The RTT suite can run through the direct Rust API, through `PgliteServer` with a
single long-lived SQLx connection, and through `PgliteServer` with a raw
`tokio-postgres` simple-query-protocol connection. The raw `tokio-postgres`
mode is there to separate proxy/wire overhead from SQLx client overhead:

```sh
cargo run --release -p xtask -- perf bench --suite rtt --mode server-sqlx
cargo run --release -p xtask -- perf bench --suite rtt --mode server-tokio-postgres-simple
cargo run --release -p xtask -- perf bench --suite speed --mode direct --scale 0.05
cargo run --release -p xtask -- perf bench --suite speed --speed-source pglite
```

The speed suite is generated locally instead of vendoring PGlite's generated
multi-megabyte SQL files. Use `--scale` for quick local probes and `--scale 1`
for the full default shape. Use `--speed-source pglite` when you need exact
parity with the SQL files checked out under
`assets/checkouts/pglite/packages/benchmark/src`; this mode requires
`--scale 1`.

To compare simple-query indexed updates against parameterized prepared updates
and client pipelining:

```sh
cargo run --release -p xtask -- perf prepared-updates
cargo run --release -p xtask -- perf prepared-updates --skip-native
cargo run --release -p xtask -- perf prepared-updates --skip-native --gate
```

This parses the exact update values from PGlite benchmark Tests 9 and 10, uses
the same indexed-table setup, and measures SQLx sequential prepared execution,
tokio-postgres sequential prepared execution, tokio-postgres pipelined prepared
execution over TCP and Unix sockets, and the same tokio-postgres modes against
native Postgres. Use `--skip-native` when local native Postgres IPC state is not
healthy or when only PgliteServer modes are needed. This is a server/protocol
benchmark; it does not replace the exact PGlite simple-query suite.
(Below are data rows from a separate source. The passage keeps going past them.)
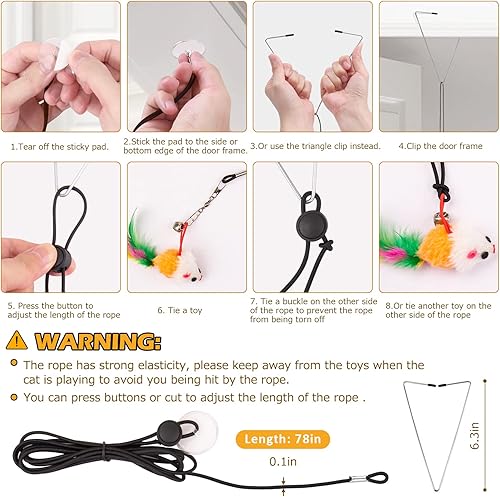 1.Tear off the sticky pad.

2.Stick the pad to the side or bottom edge of the door frame.

3.Or use the triangle clip instead.

4.Clip the door frame

5. Press the button to adjust the length of the rope

6. Tie a toy

7. Tie a buckle on the other side of the rope to prevent the rope from being torn off

8.Or tie another toy on the other side of the rope

WARNING:

The rope has strong elasticity, please keep away from the toys when the cat is playing to avoid you being hit by the rope.

You can press buttons or cut to adjust the length of the rope .

Length: 78in

0.1in

6.3in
`--gate` is a local regression smoke gate, not a final CI performance oracle.
It checks the transport shape that caused the COPY/prepared-update regression:
non-COPY prepared traffic must not activate the backend-owned streaming
continuation, pipelined prepared traffic must remain batched, SQLx and
sequential tokio-postgres must stay below 5s per 25k updates, and pipelined
tokio-postgres must stay below 1.5s per 25k updates. The command emits per-run
protocol counters so failures show whether the problem is batching, protocol
pump activation, or backend execution.

For focused investigation of indexed update hotspots, run:

```sh
cargo run --release -p xtask -- perf diagnose-indexed-update
cargo run --release -p xtask -- perf diagnose-buffer-cache
```

This opens fresh temporary databases, runs setup outside the measured section,
then compares exact PGlite Test 9/10 SQL against controlled variants: lookup
index only, unlogged table, text update after numeric update, vacuumed variants,
and one set-based update. The buffer-cache diagnostic runs
`EXPLAIN (ANALYZE, BUFFERS, FORMAT JSON)` for the remaining table-copy hotspots
and reports the effective Postgres memory GUCs plus host filesystem trace data.

Treat these numbers as machine-local diagnostics. CI performance gates and
release targets depend on the runner, host filesystem, and cache state.